The global health inequities exposed by the COVID-19 pandemic demonstrate that the “international community” is dedicated above all to the benefit of the wealthiest countries at the expense of the poorest. So it was in this instance. What would happen if a leader of a Western nation coerced his or her citizens into a murderous “AIDS cure” programme? Would the response be silence? According to the United Nations Development Program’s Human Development Index, The Gambia ranks 172 out of 189 countries and territories. Half of the population over 15 years of age is illiterate. In 29.9 percent of households, no adult has completed primary education.

Jammeh’s “AIDS cure” programme ran without hindrance from 2007 until 2016, when Jammeh lost a national election to real estate developer Adama Barrow. After initially contesting the results of the election, Jammeh fled to Equatorial Guinea in January 2017. Jammeh is reportedly living in a luxurious villa in the eastern part of the country.

President Barrow established the TRRC in December 2017 and the hearings began in January 2019. After he won reelection on December 4, 2021, President Barrow appeared before the press and declared that he was committed to following through on the TRRC recommendations.

“The TRRC is a very important project to me,” Barrow said at the postelection press conference. “It can be part of my legacy as president. … One thing we want to assure, there will be justice and reconciliation, reparation, it will all happen but we have to be patient.”

In all, ten survivors of Jammeh’s “AIDS cure” program braved stigma and discrimination to testify in public at the TRRC. “When I went for the ‘treatment’ and began to drink the ‘medicine,’ that’s when I realized I was getting weaker,” survivor Fatou Jatta steadfastly recounted during the televised hearings, detailing an experience she had shared with AIDS-Free World. “Many people thought I would die there.”

Astonishingly, one of the doctors who assisted Jammeh, Dr. Tamsir Mbowe, testified before the TRRC and claimed Jammeh’s “AIDS cure” worked. “The programme is true,” he said. “The treatment is true.”

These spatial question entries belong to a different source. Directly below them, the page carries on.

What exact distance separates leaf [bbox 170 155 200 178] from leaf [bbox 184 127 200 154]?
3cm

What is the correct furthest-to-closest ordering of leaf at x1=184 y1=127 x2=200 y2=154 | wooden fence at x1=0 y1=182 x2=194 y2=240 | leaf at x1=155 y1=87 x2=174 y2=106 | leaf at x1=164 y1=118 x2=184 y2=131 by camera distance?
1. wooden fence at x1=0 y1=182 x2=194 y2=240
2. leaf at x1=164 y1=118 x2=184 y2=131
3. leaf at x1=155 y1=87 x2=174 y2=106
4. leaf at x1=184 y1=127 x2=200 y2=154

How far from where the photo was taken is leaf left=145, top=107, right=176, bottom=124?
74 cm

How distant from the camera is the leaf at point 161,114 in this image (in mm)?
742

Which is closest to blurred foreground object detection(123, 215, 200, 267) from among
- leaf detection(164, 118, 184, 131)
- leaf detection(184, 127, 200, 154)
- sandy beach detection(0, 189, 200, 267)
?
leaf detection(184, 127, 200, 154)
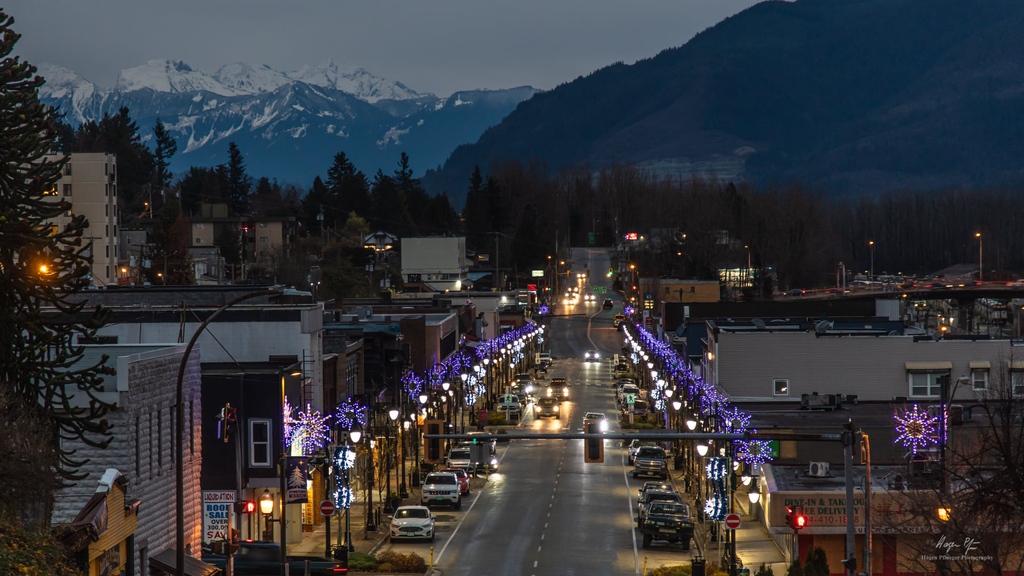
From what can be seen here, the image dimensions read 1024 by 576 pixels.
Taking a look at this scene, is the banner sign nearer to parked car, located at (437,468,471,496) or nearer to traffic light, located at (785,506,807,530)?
traffic light, located at (785,506,807,530)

At the close of the TRRC hearings in May 2021, the Prosecutor of the International Criminal Court, Karim Khan, tweeted that he concurred with the lead counsel of the TRRC, who said “justice must happen.” Several prominent legal experts in Africa—including the president of the Gambian Bar Association—strongly agree and favor the establishment of a hybrid court, which would allow justice to be carried out if not within, then near The Gambia.

On November 25, the TRRC delivered its final, 14,000-page report to President Adama Barrow. Neither the contents of the report nor its recommendations have yet been made public. But the chair of the TRRC said the report has “identified and recommended for prosecution those most responsible for gross human rights violations and abuses.”

According to the legislative act creating the TRRC, President Barrow has thirty days upon receipt of the report to submit a copy to the National Assembly, UN Secretary-General António Guterres, and any “other regional and international institutions” he sees fit. He is also obligated to “make copies or summaries of it widely available to the public.” The thirty days are up on Christmas Day.

In six months, the government is required to issue a “white paper containing its proposed plan on the implementation of the recommendations” of the report, according to the language of the act.

The TRRC recommendations provide the government of The Gambia with the opportunity to bring a measure of justice to the survivors of Jammeh’s “AIDS cure.” It is AIDS-Free World’s hope that President Barrow’s verbal commitments translate into genuine action on behalf of all Jammeh’s victims. While they can never be sufficiently compensated for what they’ve endured, they deserve to have their suffering memorialized and the international community’s failure acknowledged. If the Gambian government declines to act, the international community must step up to prosecute those who perpetrated this atrocity. It’s the least that the world could do after its appalling indifference to the plight of the victims of the bogus “AIDS cure.”